1

Let's have this DataFrame

d = {'col1': [[0,1], [0,2], [1,2], [2,3]], 'col2': ["a", "b", "c", "d"]}
df = pandas.DataFrame(data=d)

     col1 col2
0  [0, 1]    a
1  [0, 2]    b
2  [1, 2]    c
3  [2, 3]    d

Now I need to find a particular list in col1 and return the value from col2 of that line

For example I want to lookup [0,2] and get "b" in return

I have read this thread about how to do it: extract column value based on another column pandas dataframe

But when I try to apply the answers there, I don't get the result I need

df.loc[df['col1'] == [0,2], 'col2']
ValueError: Arrays were different lengths: 4 vs 2

df.query('col1==[0,2]')
SystemError: <built-in method view of numpy.ndarray object at 0x000000000D67FA80> returned a result with an error set
fleetingbytes
  • 2,512
  • 5
  • 16
  • 27

2 Answers2

1

One possible solution is compare tuples or sets:

mask = df['col1'].apply(tuple) == tuple([0,2])

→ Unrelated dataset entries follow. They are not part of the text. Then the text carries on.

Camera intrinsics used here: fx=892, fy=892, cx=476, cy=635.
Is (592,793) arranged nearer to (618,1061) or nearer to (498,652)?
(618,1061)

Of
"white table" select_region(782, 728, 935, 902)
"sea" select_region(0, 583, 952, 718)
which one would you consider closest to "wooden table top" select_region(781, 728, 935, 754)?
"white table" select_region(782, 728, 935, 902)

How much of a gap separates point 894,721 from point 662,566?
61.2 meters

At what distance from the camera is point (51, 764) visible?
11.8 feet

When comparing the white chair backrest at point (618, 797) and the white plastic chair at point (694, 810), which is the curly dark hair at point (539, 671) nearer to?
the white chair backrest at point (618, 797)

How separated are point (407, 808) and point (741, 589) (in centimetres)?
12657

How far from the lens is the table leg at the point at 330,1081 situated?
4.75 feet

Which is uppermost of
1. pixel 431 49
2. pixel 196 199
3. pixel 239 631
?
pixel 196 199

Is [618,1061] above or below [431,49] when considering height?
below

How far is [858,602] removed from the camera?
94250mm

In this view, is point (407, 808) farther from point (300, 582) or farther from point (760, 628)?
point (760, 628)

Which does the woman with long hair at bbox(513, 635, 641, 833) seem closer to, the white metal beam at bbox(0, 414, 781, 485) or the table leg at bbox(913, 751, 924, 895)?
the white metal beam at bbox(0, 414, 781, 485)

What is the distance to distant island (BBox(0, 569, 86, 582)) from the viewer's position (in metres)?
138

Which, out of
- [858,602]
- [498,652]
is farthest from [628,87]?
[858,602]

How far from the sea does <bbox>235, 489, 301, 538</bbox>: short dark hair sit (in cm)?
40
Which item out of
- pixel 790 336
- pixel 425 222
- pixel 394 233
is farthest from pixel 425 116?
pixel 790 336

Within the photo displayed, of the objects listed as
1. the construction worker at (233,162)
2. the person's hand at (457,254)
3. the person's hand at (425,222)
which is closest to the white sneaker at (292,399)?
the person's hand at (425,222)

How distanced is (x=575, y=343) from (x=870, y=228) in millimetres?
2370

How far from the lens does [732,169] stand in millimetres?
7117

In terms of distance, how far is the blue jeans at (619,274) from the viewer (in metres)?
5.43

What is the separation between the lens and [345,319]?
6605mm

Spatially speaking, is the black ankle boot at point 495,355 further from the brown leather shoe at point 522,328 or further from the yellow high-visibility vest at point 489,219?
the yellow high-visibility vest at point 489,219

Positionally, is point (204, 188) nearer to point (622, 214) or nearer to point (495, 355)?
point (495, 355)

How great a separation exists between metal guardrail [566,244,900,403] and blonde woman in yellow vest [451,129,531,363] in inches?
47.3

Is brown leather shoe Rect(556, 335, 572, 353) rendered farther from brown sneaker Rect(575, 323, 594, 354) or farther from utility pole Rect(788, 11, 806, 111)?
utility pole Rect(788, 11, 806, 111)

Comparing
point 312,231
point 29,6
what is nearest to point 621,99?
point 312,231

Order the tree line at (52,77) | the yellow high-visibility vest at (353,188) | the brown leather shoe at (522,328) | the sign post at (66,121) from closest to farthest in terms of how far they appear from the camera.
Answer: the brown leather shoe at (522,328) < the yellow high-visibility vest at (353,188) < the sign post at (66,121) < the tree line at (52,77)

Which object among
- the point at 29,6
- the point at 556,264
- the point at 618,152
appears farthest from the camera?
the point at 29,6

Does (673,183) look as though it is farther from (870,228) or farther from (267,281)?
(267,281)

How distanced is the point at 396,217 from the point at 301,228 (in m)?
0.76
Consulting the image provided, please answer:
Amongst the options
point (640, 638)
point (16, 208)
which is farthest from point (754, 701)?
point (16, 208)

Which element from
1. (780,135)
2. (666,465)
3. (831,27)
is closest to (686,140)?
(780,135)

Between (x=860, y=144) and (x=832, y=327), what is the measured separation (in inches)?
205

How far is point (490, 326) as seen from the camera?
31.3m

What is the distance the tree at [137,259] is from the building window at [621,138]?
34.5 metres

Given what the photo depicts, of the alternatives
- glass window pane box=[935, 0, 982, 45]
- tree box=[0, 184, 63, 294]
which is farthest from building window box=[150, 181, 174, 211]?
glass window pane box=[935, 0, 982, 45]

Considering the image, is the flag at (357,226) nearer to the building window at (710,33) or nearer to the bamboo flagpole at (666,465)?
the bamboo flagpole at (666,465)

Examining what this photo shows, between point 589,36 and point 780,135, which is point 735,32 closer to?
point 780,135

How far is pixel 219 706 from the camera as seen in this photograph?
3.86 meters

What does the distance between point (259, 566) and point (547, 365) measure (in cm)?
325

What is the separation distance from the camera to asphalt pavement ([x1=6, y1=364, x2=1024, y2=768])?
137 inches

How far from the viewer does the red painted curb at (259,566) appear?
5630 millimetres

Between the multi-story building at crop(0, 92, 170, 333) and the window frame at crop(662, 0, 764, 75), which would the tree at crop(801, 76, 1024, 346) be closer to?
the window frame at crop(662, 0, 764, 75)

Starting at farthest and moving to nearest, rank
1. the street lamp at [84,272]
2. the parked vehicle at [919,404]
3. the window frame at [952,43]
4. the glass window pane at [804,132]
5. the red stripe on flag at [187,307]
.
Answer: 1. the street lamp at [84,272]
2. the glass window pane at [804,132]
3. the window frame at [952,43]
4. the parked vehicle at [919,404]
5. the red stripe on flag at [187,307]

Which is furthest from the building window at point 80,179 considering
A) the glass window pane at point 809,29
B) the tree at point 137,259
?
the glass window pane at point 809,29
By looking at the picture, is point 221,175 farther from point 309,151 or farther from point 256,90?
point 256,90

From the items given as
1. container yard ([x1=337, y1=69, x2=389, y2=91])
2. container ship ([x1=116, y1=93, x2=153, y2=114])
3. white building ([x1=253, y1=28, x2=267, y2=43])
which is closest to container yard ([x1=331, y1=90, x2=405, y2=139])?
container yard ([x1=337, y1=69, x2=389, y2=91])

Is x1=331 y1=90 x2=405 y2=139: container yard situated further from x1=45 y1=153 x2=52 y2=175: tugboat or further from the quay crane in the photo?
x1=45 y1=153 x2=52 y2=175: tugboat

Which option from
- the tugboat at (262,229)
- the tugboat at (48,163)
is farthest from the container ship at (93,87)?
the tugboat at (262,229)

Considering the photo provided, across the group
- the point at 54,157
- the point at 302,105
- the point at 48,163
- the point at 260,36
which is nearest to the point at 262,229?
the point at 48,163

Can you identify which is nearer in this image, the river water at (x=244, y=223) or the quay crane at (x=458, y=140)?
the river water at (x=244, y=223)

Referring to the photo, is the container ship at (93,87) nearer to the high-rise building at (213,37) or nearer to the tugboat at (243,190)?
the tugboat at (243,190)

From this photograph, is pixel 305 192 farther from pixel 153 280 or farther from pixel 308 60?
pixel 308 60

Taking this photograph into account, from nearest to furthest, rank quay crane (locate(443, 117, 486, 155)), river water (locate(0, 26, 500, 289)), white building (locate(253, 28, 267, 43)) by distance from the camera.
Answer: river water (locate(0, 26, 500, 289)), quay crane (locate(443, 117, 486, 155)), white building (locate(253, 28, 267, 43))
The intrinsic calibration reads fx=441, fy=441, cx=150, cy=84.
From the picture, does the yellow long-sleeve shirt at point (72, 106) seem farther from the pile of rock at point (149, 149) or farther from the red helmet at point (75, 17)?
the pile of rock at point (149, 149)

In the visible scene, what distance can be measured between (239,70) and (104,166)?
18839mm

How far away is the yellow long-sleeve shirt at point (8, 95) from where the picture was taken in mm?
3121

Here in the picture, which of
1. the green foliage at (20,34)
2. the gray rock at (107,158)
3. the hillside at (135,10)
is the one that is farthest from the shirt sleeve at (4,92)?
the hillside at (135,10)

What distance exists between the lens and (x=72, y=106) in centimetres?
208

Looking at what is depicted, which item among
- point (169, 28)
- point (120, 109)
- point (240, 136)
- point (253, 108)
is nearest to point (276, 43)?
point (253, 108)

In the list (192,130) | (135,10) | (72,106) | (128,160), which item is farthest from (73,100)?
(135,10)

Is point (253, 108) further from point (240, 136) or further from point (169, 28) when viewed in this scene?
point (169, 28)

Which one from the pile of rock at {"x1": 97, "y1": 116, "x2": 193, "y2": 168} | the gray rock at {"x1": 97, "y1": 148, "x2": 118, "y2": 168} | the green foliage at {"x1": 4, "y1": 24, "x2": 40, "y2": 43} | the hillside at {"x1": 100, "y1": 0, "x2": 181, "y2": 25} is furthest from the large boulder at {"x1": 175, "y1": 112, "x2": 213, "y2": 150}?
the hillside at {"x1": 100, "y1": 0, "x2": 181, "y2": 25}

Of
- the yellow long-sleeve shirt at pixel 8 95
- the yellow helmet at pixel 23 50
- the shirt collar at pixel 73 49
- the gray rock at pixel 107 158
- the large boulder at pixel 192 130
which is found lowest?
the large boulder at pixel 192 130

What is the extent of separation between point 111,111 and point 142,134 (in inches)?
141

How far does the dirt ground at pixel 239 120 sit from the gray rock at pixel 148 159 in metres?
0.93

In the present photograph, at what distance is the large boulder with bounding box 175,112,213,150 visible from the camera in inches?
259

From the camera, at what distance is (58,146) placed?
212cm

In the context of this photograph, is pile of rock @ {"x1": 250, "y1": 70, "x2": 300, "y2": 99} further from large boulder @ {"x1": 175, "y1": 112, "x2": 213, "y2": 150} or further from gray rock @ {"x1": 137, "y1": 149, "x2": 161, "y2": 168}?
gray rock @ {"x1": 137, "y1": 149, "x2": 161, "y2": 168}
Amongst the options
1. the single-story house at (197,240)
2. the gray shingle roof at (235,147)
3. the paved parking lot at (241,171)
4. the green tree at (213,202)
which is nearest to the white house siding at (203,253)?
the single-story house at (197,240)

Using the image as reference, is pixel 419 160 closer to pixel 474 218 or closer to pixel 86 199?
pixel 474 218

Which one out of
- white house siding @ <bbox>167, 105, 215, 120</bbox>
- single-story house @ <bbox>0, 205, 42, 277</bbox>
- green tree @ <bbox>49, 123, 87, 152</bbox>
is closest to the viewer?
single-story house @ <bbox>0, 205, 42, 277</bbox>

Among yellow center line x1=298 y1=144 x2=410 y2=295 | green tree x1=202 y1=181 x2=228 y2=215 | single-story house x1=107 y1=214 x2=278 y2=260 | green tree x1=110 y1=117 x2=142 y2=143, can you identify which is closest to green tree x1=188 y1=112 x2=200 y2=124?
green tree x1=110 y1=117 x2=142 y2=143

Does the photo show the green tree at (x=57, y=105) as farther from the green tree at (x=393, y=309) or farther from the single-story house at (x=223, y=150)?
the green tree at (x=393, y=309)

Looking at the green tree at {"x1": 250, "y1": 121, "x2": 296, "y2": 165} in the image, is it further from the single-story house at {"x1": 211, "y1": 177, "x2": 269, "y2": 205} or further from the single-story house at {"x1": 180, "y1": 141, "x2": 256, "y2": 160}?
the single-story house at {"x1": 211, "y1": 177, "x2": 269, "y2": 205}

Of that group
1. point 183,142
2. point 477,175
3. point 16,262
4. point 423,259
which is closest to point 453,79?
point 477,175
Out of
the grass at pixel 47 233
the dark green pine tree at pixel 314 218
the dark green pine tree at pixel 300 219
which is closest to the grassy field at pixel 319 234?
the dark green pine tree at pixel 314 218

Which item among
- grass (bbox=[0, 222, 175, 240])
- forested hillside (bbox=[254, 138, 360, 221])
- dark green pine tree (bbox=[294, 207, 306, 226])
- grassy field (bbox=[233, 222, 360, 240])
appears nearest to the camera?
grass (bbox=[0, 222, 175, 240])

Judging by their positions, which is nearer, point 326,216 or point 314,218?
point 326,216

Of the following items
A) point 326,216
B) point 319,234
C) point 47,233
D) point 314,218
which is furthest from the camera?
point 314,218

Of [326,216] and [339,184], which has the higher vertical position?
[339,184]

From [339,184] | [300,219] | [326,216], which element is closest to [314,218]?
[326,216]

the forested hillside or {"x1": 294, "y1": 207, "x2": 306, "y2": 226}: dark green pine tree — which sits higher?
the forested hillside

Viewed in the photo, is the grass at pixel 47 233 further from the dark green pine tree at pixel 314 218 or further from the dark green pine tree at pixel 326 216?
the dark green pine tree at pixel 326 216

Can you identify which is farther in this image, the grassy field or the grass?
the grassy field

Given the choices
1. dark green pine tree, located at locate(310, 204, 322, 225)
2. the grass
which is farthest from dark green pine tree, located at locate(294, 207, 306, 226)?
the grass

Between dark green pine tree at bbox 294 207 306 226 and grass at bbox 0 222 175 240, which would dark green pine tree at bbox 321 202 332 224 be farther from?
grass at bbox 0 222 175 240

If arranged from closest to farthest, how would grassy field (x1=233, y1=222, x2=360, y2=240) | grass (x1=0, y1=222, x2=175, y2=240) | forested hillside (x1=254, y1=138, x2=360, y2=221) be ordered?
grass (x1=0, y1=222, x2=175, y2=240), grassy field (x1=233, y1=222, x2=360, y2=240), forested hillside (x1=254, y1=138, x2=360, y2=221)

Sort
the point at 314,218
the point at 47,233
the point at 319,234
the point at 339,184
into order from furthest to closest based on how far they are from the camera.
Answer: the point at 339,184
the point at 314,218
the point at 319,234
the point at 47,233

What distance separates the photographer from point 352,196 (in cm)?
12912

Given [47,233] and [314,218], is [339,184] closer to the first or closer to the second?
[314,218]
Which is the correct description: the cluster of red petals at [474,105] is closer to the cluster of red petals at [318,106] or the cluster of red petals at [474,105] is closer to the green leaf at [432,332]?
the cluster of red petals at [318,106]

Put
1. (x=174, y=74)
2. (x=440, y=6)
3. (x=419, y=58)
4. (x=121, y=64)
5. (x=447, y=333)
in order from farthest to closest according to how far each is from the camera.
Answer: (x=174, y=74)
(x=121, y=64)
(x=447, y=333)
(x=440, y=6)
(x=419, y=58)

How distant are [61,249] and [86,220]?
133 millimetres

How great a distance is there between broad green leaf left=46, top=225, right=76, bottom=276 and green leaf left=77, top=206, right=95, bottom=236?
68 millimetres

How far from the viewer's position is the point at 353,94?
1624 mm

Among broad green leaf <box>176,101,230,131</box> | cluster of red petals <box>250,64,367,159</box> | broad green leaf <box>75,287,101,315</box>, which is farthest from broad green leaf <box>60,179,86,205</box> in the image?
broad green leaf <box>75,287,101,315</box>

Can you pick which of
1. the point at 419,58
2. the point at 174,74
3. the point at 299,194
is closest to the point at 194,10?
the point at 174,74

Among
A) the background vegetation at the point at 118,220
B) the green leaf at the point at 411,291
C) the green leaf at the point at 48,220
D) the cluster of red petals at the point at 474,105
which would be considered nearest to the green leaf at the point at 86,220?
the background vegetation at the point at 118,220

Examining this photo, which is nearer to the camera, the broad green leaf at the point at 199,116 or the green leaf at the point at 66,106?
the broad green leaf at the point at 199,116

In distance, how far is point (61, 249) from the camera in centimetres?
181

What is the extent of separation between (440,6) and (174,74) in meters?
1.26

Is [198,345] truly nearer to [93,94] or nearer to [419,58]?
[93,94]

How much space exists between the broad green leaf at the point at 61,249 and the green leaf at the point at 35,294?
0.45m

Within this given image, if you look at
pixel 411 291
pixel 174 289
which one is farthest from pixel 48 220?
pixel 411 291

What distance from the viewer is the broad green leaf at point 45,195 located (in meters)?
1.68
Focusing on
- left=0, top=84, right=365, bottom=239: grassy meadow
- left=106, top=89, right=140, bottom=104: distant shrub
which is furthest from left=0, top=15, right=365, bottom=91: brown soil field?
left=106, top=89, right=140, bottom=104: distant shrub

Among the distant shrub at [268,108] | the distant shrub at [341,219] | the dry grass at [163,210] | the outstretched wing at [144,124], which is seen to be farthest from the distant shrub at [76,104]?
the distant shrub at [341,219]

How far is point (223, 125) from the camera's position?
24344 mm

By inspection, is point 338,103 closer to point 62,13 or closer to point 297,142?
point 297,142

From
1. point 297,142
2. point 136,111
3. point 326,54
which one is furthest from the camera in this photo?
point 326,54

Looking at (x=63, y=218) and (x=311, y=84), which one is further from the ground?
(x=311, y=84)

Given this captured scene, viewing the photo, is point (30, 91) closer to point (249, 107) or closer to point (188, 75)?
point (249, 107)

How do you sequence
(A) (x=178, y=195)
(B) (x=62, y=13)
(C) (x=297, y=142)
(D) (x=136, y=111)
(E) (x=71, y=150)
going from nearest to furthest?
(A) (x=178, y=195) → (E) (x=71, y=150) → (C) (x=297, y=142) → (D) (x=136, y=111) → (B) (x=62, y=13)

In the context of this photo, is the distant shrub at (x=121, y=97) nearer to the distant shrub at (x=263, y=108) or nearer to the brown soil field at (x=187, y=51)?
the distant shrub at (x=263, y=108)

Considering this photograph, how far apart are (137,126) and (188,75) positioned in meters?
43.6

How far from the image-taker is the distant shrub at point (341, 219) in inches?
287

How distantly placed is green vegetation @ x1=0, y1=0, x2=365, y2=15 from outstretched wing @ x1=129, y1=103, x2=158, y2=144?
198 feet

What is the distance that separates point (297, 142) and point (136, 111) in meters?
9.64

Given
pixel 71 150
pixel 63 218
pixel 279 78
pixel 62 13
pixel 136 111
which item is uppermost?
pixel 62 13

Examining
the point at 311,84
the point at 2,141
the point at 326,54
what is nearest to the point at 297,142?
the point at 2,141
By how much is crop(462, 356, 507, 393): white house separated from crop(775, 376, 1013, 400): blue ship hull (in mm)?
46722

mask = df['col1'].apply(set) == set([0,2])

Or compare by arrays if same length of each value of Series and also same length of comparing list or array:

mask = (np.array(df['col1'].values.tolist())== [0,2]).all(axis=1)

s = df.loc[mask, 'col2']
print (s)
1    b
Name: col2, dtype: object
jezrael
  • 822,522
  • 95
  • 1,334
  • 1,252
1

Not sure if you can do logical indexing in pandas DataFrames with non-numeric or string values. Heres a simple one-line workaround that compares strings instead of lists.

df.loc[df['col1'].apply(str) == str([0,1])]['col2'][0]

Essentially what you're doing is all the lists in column 1 to strings, and then comparing them to the string: str([0,1]).

Note the [0] at the end of my second line of the solution. This is because more than one of the rows might contain the list [0,1]; I select the first value that shows up.

Luke Polson
  • 434
  • 6
  • 14